-- Begin RECORDS FOR THIS EXERCISE --

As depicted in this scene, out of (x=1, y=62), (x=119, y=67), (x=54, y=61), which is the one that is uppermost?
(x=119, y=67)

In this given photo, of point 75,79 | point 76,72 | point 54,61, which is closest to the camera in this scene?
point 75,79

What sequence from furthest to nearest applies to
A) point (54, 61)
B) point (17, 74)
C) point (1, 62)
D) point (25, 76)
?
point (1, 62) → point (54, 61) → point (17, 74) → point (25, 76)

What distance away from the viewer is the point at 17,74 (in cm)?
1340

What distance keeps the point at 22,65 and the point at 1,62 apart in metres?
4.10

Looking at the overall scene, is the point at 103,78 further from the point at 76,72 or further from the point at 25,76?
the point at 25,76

-- End RECORDS FOR THIS EXERCISE --
-- Begin RECORDS FOR THIS EXERCISE --

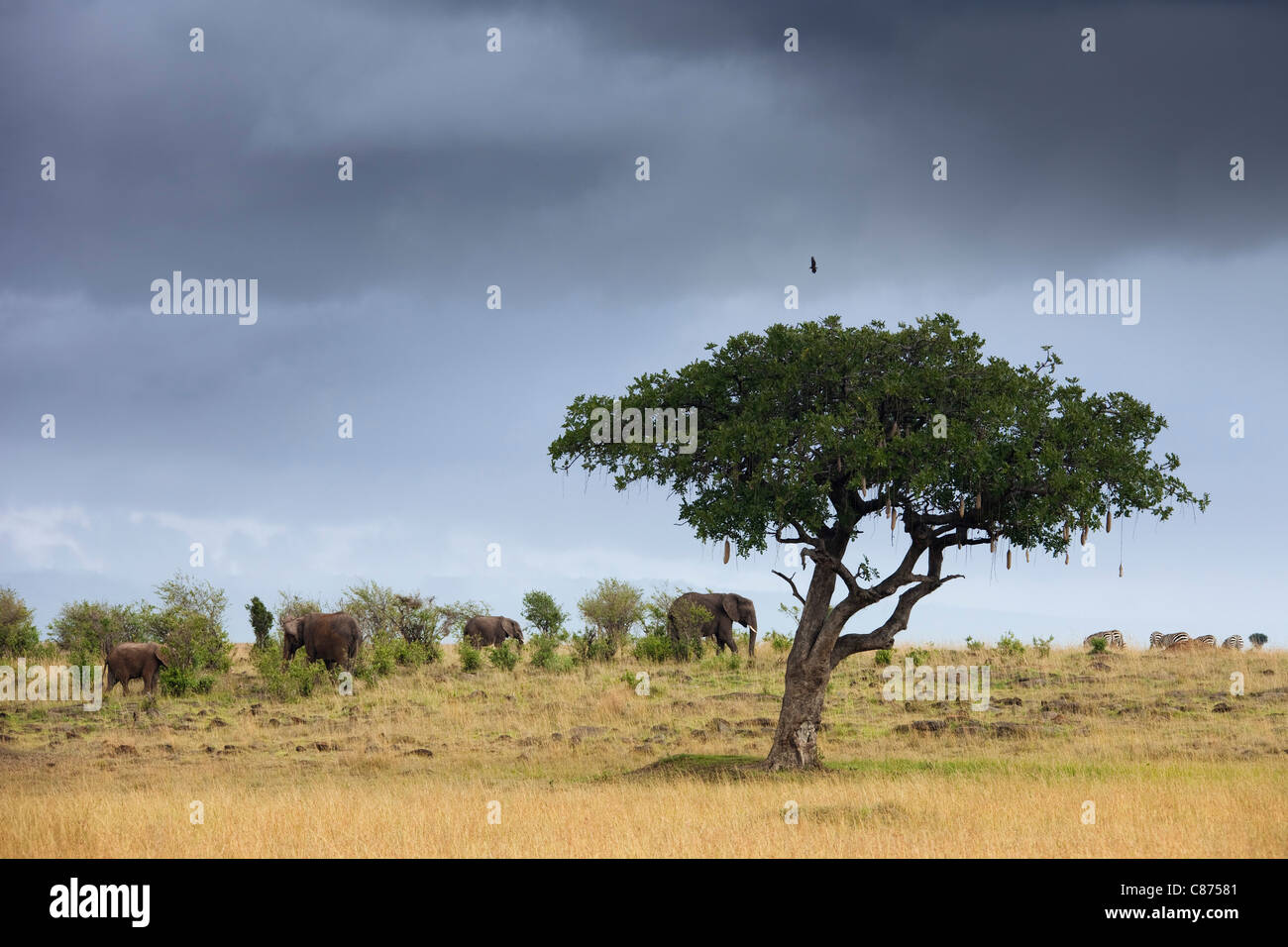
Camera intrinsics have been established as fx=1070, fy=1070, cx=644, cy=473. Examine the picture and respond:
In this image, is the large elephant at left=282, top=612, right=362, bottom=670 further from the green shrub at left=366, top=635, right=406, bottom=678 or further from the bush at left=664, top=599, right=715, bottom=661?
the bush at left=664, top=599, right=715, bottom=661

-- End RECORDS FOR THIS EXERCISE --

CHALLENGE: Which lines in the items above contain the word "from"? Copy each of them out in full.

FINISHED ANSWER:
What sequence from furthest to nearest applies to
What distance away from the viewer is the point at 17,74 (in cm)?
Looking at the overall scene, is the point at 103,78 further from the point at 76,72 or further from the point at 25,76?
In this image, is the large elephant at left=282, top=612, right=362, bottom=670 further from the green shrub at left=366, top=635, right=406, bottom=678 or further from the bush at left=664, top=599, right=715, bottom=661?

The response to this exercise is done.